[Date Prev][Date Next] [Thread Prev][Thread Next] [Date Index] [Thread Index]

Re: Some progress about the packaging of nextflow

Am 02.06.2021 um 00:46 schrieb Noah Meyerhans:
On Tue, Jun 01, 2021 at 01:03:11PM +0200, Steffen Möller wrote:
The biggest tasks would be to package the SDK of AWS [0] (which would also
benefit igv) and of Microsoft Azure [1]. We would also need to package
Apache Ignite [2].
After the freeze I shall discuss this on the ML of the Debian Java team. I
cannot really figure out how hard packaging those whole SDK would be. I also
have a poor idea of the maintenance burden over time.

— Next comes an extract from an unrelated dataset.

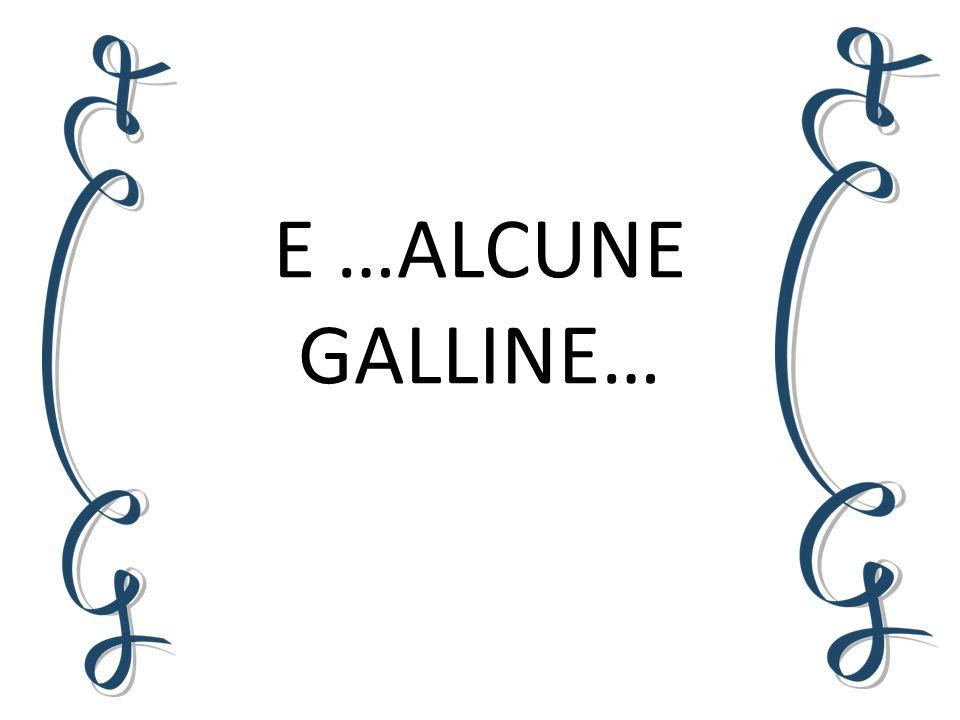 E …ALCUNE GALLINE…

[0] https://github.com/aws/aws-sdk-java
[1] https://github.com/Azure/azure-sdk-for-java
[2] https://github.com/apache/ignite/
These sound a bit scary for a single person (just guessing from the
names that it might be huge) but in the end it will probably be used by
lots of other software which in turn might mean that there are more
people who might join the effort to package these.
Yip. Both for packaging and for maintenance. I CCed our cloud team which
may have some extra opinion/direction for us.
I don't think a lot of the cloud team members have much experience
packaging Java stuff.  However, we are involved in packaging tools and
SDKs published by various cloud vendors in other languages.  In my
experience maintaining and working with maintenance of the AWS Python
and Go SDKs, here are the issues you'll likely need to contend with:

1. Bundled dependencies
2. Fast upstream release cadence

#1 applies to a lot of code published by a number of cloud services.
Rather than cope with different versions of their dependencies shipped
with the various operating systems they target, the upstream maintainers
of many of these projects find it easier to embed copies of their build
dependencies.  Per Debian policies, packages cannot use these policies
and must instead rely on packaged versions of these dependencies.  So in
that case, you may need to do some amount of work to avoid using these
bundled dependencies, possibly including packaging the dependencies
themselves for Debian.  Fortunately, as far as I can tell, neither the
AWS SDK for Java nor the Azure SDK for Java seem to bundle their

For #2, cloud services release new features at a very high rate, and
consequently publish new SDK releases often.  If you look at the AWS SDK
for Java, for example, you'll see multiple tagged releases *per week*:

Fortunately, the vast majority of these releases contain only
machine-generated code changes based on API definitions (e.g.
Swagger/OpenAPI), and backward compatibility is maintained.
Additionally, the upstreams are generally good about sticking to
Semantic Versioning, so any breaking change will be reflected in the
version numbers.  With this in mind, once you have packaging
configuration in place, you should be able to (nearly) fully automate
the packaging of new releases.

As I said, I don't think we in the cloud team have any meaningful
experience with Java, so I don't think we can be much help with the
actual packaging work.  I'm sure others on the team can correct me if
I'm wrong about that.  But I think we can help with guidance, reviews,
etc, if that's useful.

Thank you, Noah.

Let us start with a discussion where the sdk itself should be
team-maintained - cloud or med or java?

Personally, I'd opt for Java, since this seems like to be the core
challenge for us. If this drags in other packages that we don't have in
Debian, yet, well, then then this should help improve Debian on the way
since apparently something is missing that is used by professionals. All
that would also be in the Java realms of interest.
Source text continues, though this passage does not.